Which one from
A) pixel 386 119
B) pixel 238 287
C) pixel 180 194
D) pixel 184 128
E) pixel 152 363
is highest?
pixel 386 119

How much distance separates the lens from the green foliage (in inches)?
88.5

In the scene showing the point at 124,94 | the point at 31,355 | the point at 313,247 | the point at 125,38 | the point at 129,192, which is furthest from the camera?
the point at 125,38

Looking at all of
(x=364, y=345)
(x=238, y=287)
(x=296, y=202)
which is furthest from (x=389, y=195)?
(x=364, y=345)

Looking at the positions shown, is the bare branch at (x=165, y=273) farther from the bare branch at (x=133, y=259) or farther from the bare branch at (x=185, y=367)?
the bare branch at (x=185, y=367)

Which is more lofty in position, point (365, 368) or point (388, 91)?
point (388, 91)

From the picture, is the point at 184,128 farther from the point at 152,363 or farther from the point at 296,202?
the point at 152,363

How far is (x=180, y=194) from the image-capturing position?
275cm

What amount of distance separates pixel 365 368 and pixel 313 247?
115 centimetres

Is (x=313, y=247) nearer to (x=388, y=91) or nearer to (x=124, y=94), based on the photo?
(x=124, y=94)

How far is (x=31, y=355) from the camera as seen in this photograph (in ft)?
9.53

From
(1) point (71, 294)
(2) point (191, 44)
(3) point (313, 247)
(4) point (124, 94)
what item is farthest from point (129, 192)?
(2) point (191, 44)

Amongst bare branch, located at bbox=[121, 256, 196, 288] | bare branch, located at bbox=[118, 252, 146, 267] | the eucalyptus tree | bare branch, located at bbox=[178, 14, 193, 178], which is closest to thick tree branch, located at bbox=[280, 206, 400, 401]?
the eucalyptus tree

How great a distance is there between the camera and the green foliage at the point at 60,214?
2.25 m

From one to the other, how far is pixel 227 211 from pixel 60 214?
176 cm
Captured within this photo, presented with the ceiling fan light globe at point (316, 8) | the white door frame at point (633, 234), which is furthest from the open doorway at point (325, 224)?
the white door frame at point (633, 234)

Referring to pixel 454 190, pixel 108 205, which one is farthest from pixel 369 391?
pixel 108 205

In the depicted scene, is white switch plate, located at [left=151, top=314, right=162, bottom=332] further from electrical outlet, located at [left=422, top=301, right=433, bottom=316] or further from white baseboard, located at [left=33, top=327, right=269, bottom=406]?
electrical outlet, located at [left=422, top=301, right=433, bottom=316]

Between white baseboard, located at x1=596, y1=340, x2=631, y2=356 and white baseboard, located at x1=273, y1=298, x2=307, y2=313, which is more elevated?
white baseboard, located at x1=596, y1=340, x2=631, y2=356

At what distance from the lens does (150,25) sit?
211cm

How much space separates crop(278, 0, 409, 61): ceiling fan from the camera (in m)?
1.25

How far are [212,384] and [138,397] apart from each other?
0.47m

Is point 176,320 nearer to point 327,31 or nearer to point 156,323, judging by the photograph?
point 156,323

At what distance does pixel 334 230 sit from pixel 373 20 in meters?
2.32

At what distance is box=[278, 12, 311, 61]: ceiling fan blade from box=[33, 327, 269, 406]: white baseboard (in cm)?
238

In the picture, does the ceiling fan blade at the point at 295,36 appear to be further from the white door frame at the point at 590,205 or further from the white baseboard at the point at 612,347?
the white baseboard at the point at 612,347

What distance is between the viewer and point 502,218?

══════════

Copy the data starting at the line containing "Is point 176,320" and ending at the end of the data, reproducing every line unchanged.

:: SOLUTION FOR THIS TASK ::
Is point 176,320 nearer to point 327,31 or nearer to point 156,323, judging by the photograph?
point 156,323

At what distance does pixel 334 230 sit from pixel 373 20 in meters?
2.32

At what distance is box=[278, 12, 311, 61]: ceiling fan blade from box=[33, 327, 269, 406]: white baseboard (in cm)?
238

In the picture, does the ceiling fan blade at the point at 295,36 appear to be further from the white door frame at the point at 590,205 or further from the white baseboard at the point at 612,347?
the white baseboard at the point at 612,347

What distance is between the viewer and point 502,218?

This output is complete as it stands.